To be honest, I don’t read a lot of memoirs, so this was a bit of a new genre for me, but one I’ve been wanting to get into and that I definitely plan on reading more of after this book. The Polygamist’s Daughter is Anna’s memoir of growing up as one of more than fifty (no that’s not a typo) children of her father, Ervil Lebaron (a famous polygamist and murderer). The last sentence of the back cover states it perfectly (as it should), “A shocking true story of murder, fear, and betrayal, The Polygamist’s Daughter is also the heart-cry of a fatherless girl and her search for love, faith, and a safe place to call home.”
Anna did a fantastic job of balancing the honesty and transparency with which she told her story while still maintaining a level of respect and empathy for her mother and the rest of her family. She told the truth without being hateful, derogatory, or demeaning. The book often reads like a suspense novel you can’t put down, always wanting to know what will happen next. I can not imagine how difficult it must have been for Anna to relive some of the moments that she discussed in her story, but I am so thankful that she was willing to face them again, because I believe her story packs a powerful message of God’s love, mercy, and healing.

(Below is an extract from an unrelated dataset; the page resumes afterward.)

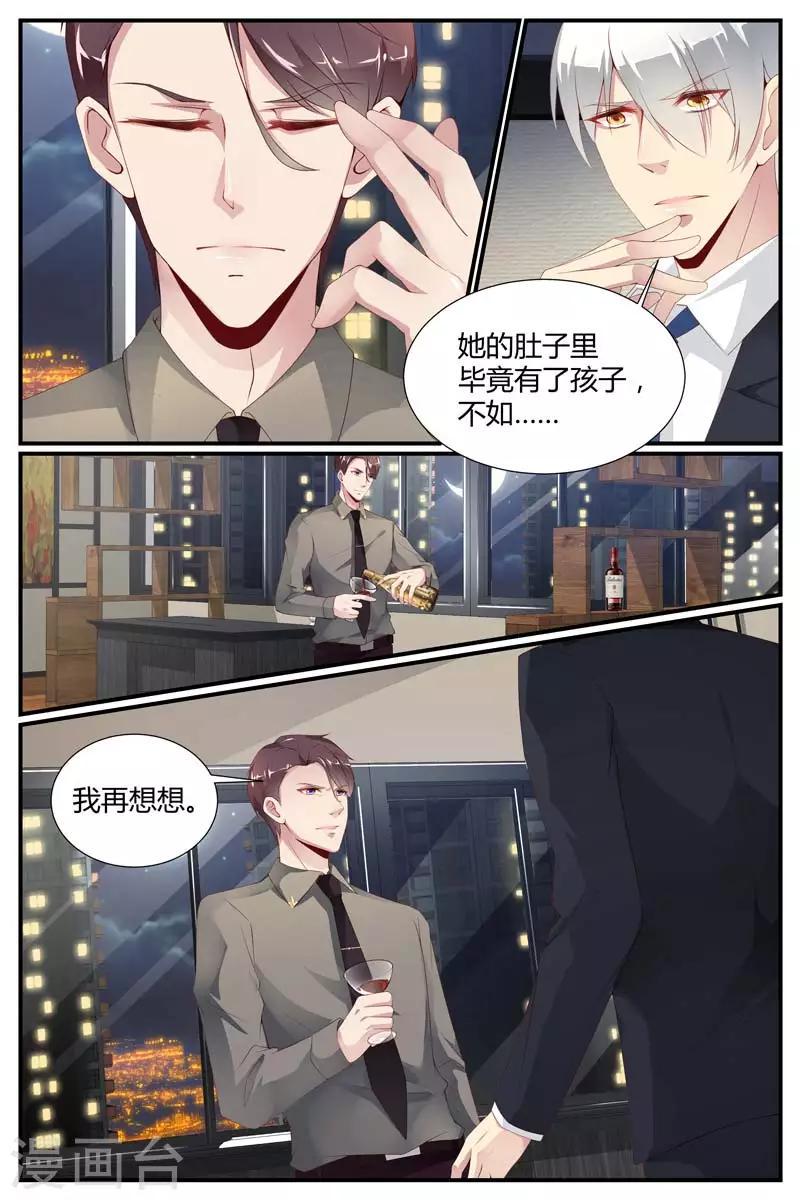 糖枫树的情书漫画,第46话1图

For most of her childhood, Anna’s father and much of her family was on the run from the law, due to her family’s illegal activities per the instruction of her father. This meant that Anna was often shipped from sister-wife to sister-wife, home to home, without much stability. In addition to abandonment, she endured child labor, unsafe living conditions, and much more during this time. The examples she gives of working in her family’s appliance shop at a very young age, being put in charge of kids not much younger than her when she wasn’t old enough to care for herself, unimaginable loss, and various other injustices are shocking to read about and difficult to imagine.
However, praise the Lord, Anna’s story doesn’t stop there. While all of those aspects are truths within this book, a larger truth reigns supreme, not only in this book, but in Lebaron’s life…the truth of God’s love and grace. After all of this suffering, Anna found Christ through attending a youth group, and it changed her entire perspective, her entire life. As she states, “Finally, I accepted that the Cross of Christ was enough. I didn’t have to work to be good enough; I didn’t have to perform to an impossible standard. He accepted me because of what Jesus had done for me”.
The Polygamist’s Daughter begins as a book of mistreatment, injustice, and sadness, but it ends as a story of God’s love, grace, and mercy. It is a story of redemption and hope in the darkest of circumstances. I would highly recommend this book, without hesitation.